I am wondering the same thing. I have been "mexaican carrying" my p-9, and after spending 140 bucks and a 3 month wait for the custom IWB holster, I find that it makes the THIN Kahr too fat! I've been thinking about adding a belt clip to it as it is very easy to just slip the thing in my waist as I am heading out of the house.


----------



## Steve M1911A1 (Feb 6, 2008)

My wife and I find that the belt clip available from Kel-Tec for my wife's P3AT buries the pistol much too deeply inside our pants.
The Kel-Tec clip for their 9mm seems to be in pretty close to the correct place, but we've never used it, so we can't say for sure.

We both have used clips from Clipdraw, and we recommend _some of them_ to you.
The Clipdraw "universal" clip attaches by means of adhesive strips, so it may be placed anywhere on a gun to suit your particular concealment desire. The adhesive _really_ holds, and can be depended upon without fear, and yet it also may be removed pretty easily when you want to. Clipdraw sells the "universal" kind for use on semi-autos, but it works well on small-size revolvers too.
The Clipdraw model for S&W J-frame revolvers is the best of the lot. It attaches securely with a screw, supplied, which fits into an existing hole on the J-frame, behind the triggerguard.
The "universal" model made specifically for revolvers is, we think, not so good. It places the gun too deeply into one's pants.
The Clipdraw for the M1911 was quite uncomfortable to use, in my personal opinion. It placed the pistol badly (although not too deeply), and it allowed the gun to move around somewhat.
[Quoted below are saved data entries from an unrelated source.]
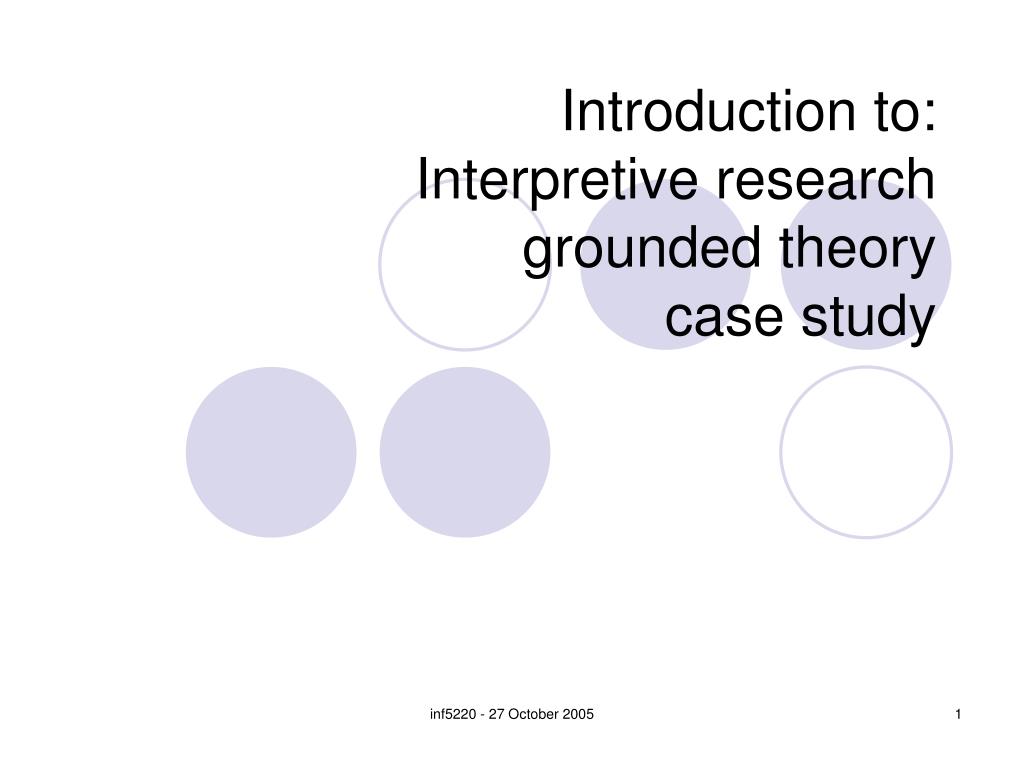 Introduction to:
Interpretive research
grounded theory
case study

inf5220 - 27 October 2005

1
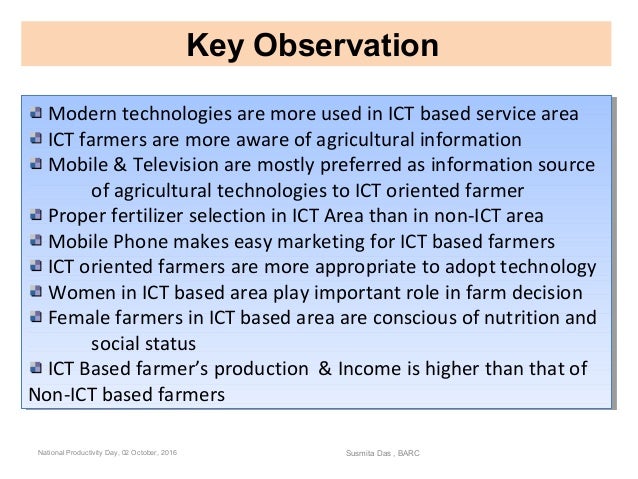 Key Observation

Modern technologies are more used in ICT based service area
ICT farmers are more aware of agricultural information
Mobile & Television are mostly preferred as information source of agricultural technologies to ICT oriented farmer
Proper fertilizer selection in ICT Area than in non-ICT area
Mobile Phone makes easy marketing for ICT based farmers
ICT oriented farmers are more appropriate to adopt technology
Women in ICT based area play important role in farm decision
Female farmers in ICT based area are conscious of nutrition and social status
ICT Based farmer's production & Income is higher than that of Non-ICT based farmers

National Productivity Day, 02 October, 2016

Susmita Das , BARC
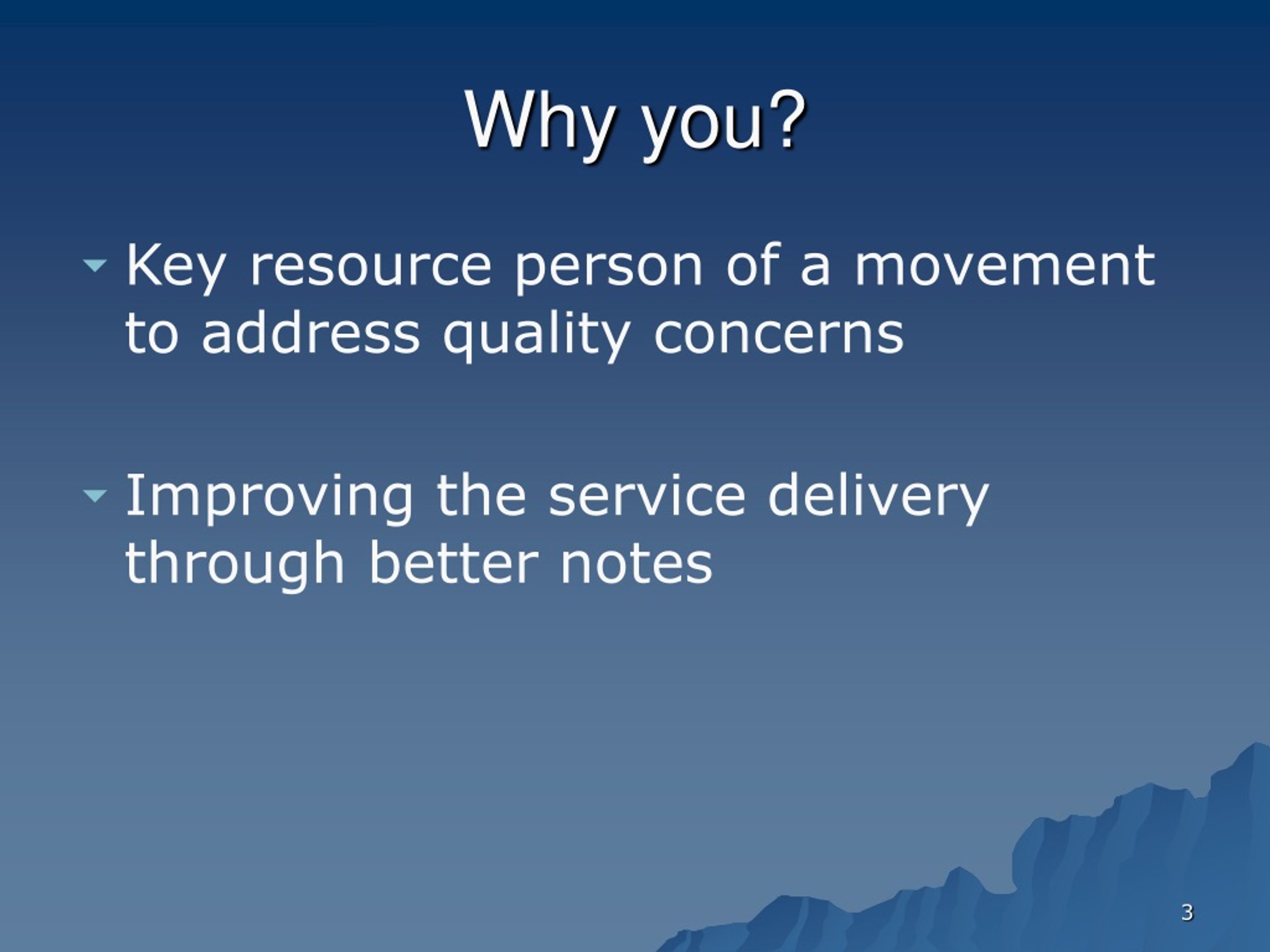 Why you?

Key resource person of a movement to address quality concerns

Improving the service delivery through better notes

3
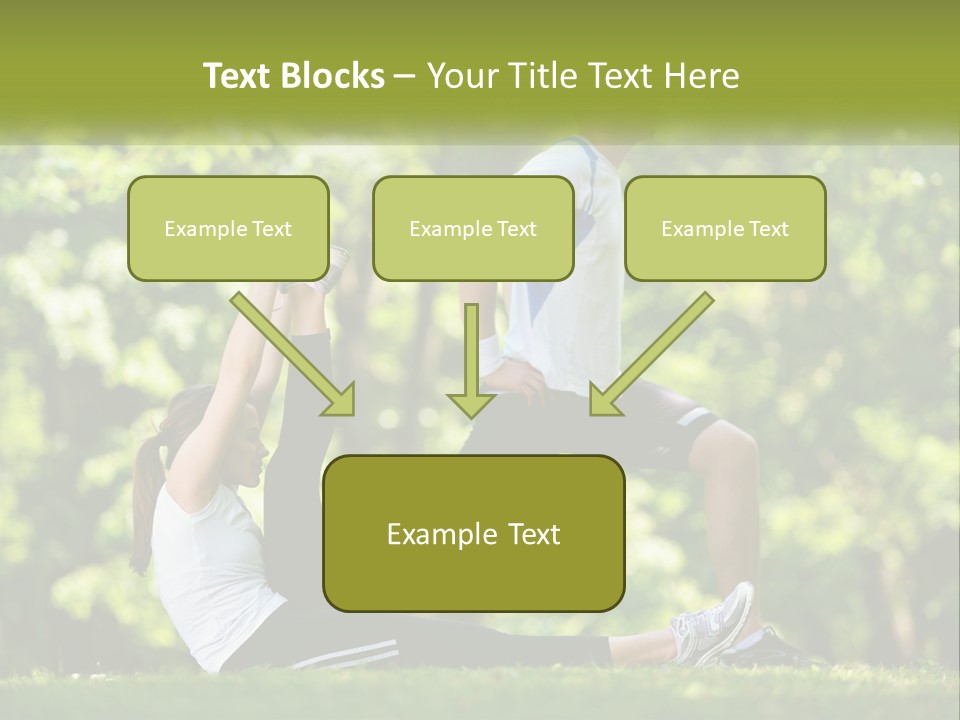 Text Blocks – Your Title Text Here

Example Text

Example Text

Example Text

Example Text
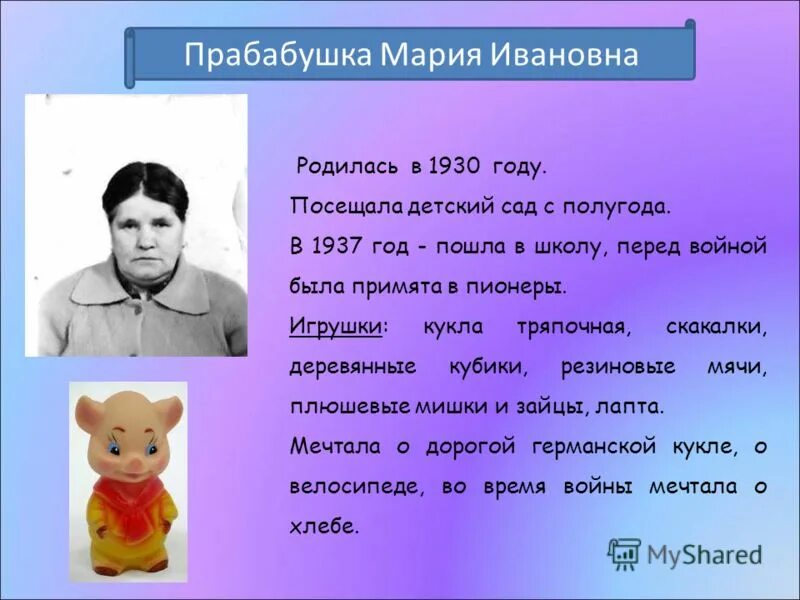 Прабабушка Мария Ивановна

Родилась в 1930 году.

Посещала детский сад с полугода.

В 1937 год - пошла в школу, перед войной была примята в пионеры.

Игрушки: кукла тряпочная, скакалки, деревянные кубики, резиновые мячи, плюшевые мишки и зайцы, лапта.

Мечтала о дорогой германской кукле, о велосипеде, во время войны мечтала о хлебе.

MyShared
Clips like those Kel-Tec and Clipdraw sell are perfectly safe to use, assuming that you keep your intrinsic "safety mechanism" (the one inside your head, right between your ears) fully engaged at all times.
_These clips are not for pocket carry._ They are safe and effective only when used at the waist. We have tested, and proved to our complete satisfaction, that one's pants (or skirt) protects a gun's trigger from accidental activation as well as does any holster.


----------



## Centralloan (Jul 30, 2009)

I ordered the Clipdraw yesterday... seems like a good solution... will follow up after use.... thanks for the tip...


----------